PASSAGE
^^^^^^^^^^^^^^^^
About Poety Matters

Poetry Matters is a home-grown print poetry journal that began in Spring 2006.

Censorship can take many forms. The inability to find a place of publication can be social censorship.


Poetry is freedom. Anyone can write poetry.


Nevertheless, it takes a lot of work to create the poetry that reaches the places only poetry knows.


Whoever you are, wherever you are,
Poetry Matters welcomes you as readers and writers.

Contact me about submissions and subscriptions: poetry.clh@gmail.com

08 August 2017

'Wilderness has no words'

From March 1979

Sick of those who come with words, words but no language,
I make my way to the snow-covered island.

Wilderness has no words. The unwritten pages
Stretch out in all directions.

I come across this line of deer-slots in the snow: a language,
Language without words.

Tomas Tranströmer 

translated by Robin Robertson 


The Deleted World, 2006, Enitharmon Press

What matters is silent. Or is heard, but no words have been used. 
The poet melts into a truth and attempts to freeze it into words but can only do so by finding the language within, that was there before words. 
Patterns are created that mirror experience, so that the poem contains an image of something that the poet merged into for a moment.
^^^^^^^^^^^^^^^^
EXERCISE TASKS
**a.** Translate this sentence from the Poetry Matters page into French: "The inability to find a place of publication can be social censorship."
**b.** In the poem quoted on the Poetry Matters page, from "Sick of those who come with words" through "Language without words.", list every line that contains the word "words".
**c.** According to the Poetry Matters page, who translated the poem by Tomas Tranströmer?
The data that comes next is separate material, unrelated to the Poetry Matters page.

DATA SEGMENT
^^^^^^^^^^^^^^^^
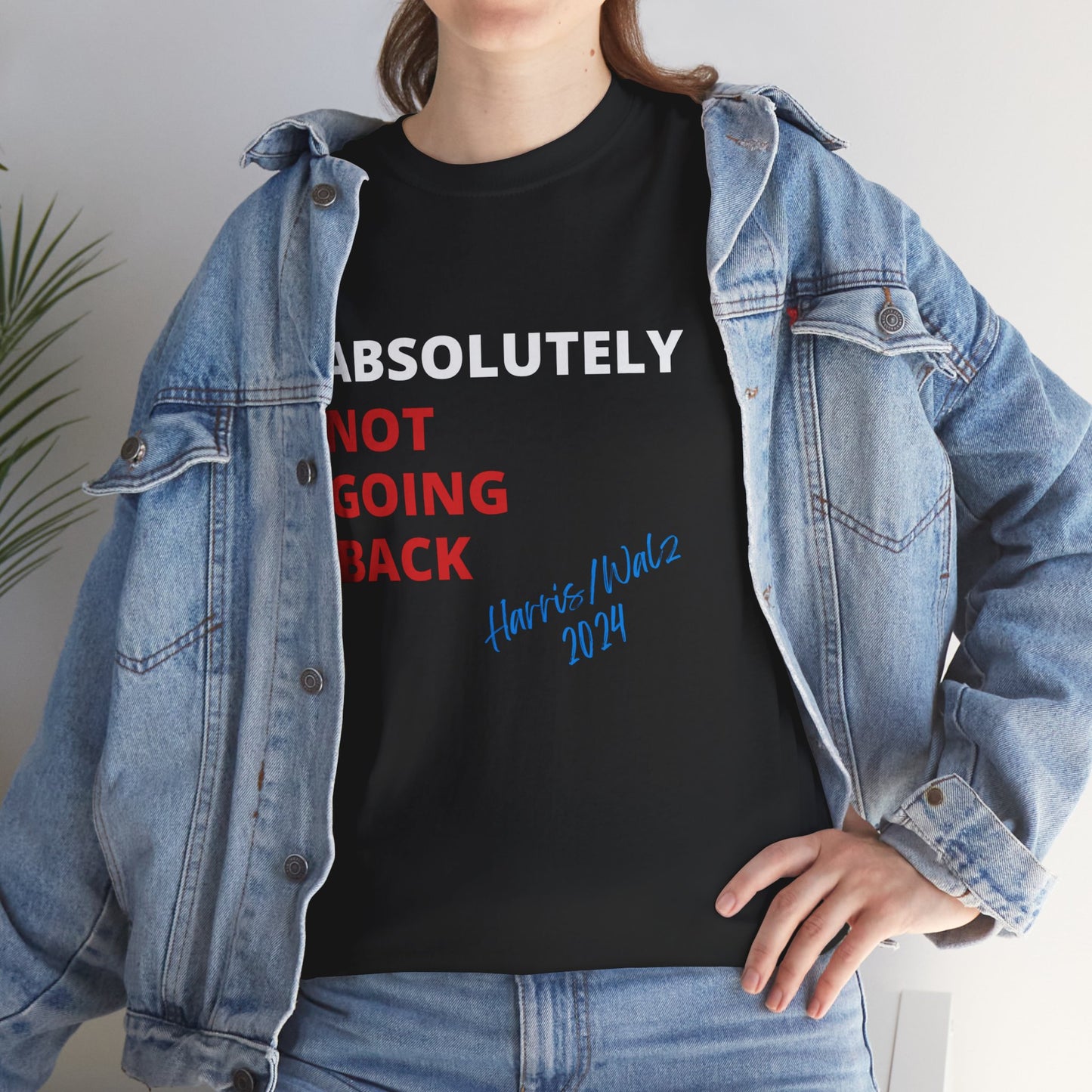 Absolutely Not Going Back Shirt- We're Not Going Back Tee-  Democrat Presidential Election T-Shirt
^^^^^^^^^^^^^^^^
ANSWER SET
**a.** L'incapacité à trouver un lieu de publication peut être une forme de censure sociale.

**b.**
- Sick of those who come with words, words but no language,
- Wilderness has no words. The unwritten pages
- Language without words.

**c.** Robin Robertson.